■ **SHORT TASK**
Gather every line of the data below that contains the string "wall". Case counts.

■ **DATA EXCERPTS**
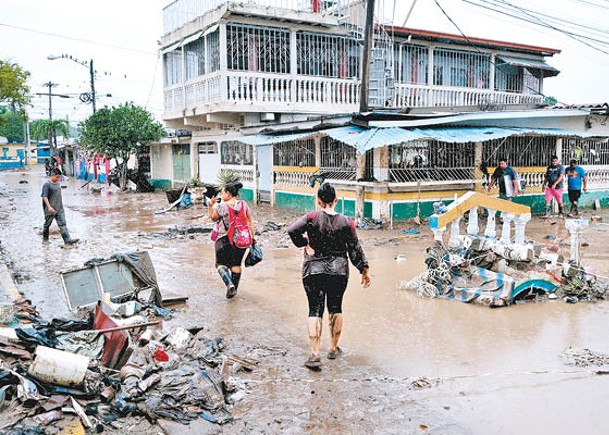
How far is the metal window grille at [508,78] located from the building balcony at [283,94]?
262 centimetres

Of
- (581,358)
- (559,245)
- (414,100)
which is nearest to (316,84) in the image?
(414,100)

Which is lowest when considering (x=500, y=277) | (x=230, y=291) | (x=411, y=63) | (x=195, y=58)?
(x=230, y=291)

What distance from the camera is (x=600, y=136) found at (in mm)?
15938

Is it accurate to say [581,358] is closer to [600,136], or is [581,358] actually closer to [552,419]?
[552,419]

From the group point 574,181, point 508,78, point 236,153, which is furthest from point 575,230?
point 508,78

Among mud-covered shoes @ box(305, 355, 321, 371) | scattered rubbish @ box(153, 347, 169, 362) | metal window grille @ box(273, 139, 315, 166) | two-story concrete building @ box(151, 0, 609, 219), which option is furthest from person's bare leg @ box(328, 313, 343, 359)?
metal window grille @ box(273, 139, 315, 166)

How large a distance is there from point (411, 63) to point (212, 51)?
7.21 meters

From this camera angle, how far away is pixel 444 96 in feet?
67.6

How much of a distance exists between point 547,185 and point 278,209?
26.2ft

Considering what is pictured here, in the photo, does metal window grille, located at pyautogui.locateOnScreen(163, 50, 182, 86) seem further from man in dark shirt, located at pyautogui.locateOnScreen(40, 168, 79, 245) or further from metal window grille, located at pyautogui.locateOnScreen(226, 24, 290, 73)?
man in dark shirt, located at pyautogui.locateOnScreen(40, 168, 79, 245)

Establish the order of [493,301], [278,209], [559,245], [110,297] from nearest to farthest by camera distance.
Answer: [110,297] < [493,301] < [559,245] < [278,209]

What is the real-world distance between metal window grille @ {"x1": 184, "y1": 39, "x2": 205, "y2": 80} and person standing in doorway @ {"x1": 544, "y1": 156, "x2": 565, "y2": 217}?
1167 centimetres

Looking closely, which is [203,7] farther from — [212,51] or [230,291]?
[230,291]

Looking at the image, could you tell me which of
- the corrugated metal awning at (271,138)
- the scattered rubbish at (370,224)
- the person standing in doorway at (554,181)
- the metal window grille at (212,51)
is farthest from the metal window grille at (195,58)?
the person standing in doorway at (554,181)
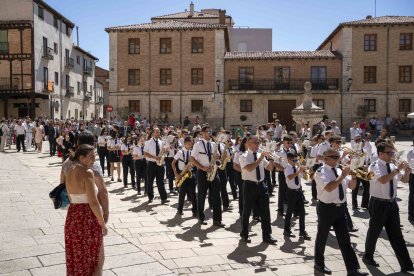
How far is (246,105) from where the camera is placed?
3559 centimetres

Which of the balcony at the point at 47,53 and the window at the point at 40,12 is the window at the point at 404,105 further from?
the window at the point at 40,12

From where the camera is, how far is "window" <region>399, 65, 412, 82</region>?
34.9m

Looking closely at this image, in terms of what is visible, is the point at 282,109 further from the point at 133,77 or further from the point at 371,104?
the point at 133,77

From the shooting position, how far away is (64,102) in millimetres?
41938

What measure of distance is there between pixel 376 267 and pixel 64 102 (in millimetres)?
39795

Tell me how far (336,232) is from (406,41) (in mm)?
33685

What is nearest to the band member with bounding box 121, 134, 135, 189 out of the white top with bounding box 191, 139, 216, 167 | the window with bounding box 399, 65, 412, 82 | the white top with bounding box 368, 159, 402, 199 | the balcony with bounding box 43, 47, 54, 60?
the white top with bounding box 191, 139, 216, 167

...

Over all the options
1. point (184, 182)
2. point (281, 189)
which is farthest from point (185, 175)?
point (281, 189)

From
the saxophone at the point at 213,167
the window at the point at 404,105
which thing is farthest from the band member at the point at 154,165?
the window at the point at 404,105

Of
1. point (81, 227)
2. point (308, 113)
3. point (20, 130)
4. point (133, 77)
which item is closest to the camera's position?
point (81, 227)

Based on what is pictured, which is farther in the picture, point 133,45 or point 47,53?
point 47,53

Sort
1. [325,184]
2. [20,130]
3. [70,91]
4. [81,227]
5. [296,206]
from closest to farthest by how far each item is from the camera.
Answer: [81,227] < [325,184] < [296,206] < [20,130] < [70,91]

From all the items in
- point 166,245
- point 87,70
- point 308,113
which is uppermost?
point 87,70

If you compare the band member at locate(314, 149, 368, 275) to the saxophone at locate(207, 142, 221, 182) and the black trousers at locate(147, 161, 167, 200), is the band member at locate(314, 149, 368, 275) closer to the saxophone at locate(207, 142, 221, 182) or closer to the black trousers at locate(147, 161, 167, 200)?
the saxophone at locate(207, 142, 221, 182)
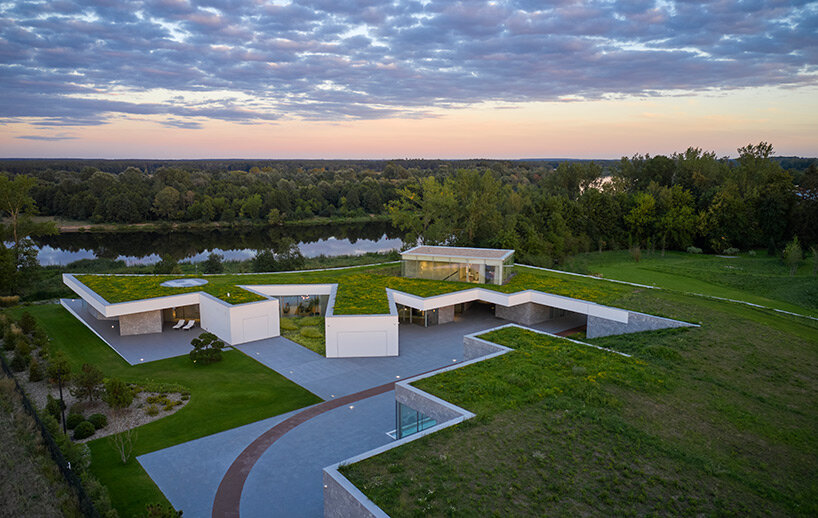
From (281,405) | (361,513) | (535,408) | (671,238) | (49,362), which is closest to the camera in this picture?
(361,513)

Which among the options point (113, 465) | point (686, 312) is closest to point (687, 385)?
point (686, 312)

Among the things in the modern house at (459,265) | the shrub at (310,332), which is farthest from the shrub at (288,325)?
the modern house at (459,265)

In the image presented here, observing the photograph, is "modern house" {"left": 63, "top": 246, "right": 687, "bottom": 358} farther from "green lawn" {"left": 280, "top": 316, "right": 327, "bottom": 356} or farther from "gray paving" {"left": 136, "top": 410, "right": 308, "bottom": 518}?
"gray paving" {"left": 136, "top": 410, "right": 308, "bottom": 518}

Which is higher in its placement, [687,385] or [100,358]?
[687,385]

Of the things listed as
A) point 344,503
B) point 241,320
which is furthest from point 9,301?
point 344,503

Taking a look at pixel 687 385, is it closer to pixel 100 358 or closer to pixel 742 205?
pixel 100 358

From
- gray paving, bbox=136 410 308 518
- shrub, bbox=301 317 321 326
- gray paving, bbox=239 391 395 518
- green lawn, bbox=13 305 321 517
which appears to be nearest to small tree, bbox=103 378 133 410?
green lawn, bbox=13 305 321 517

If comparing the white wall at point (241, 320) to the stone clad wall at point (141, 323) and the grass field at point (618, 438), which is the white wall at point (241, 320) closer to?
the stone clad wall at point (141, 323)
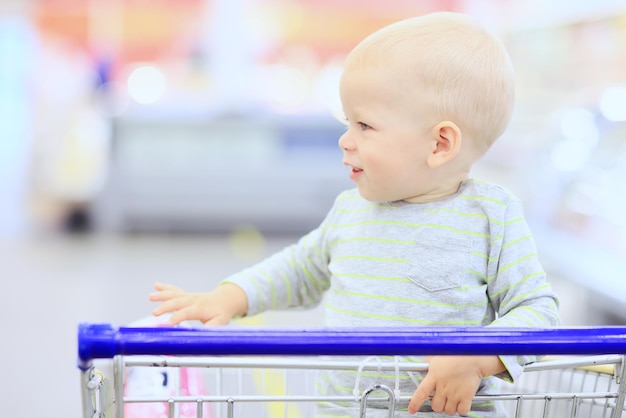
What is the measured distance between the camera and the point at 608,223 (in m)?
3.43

■ **SOLUTION TO THIS PROBLEM**
If comparing the white wall at point (241, 320) to the stone clad wall at point (141, 323) and the grass field at point (618, 438), which is the white wall at point (241, 320) closer to?
the stone clad wall at point (141, 323)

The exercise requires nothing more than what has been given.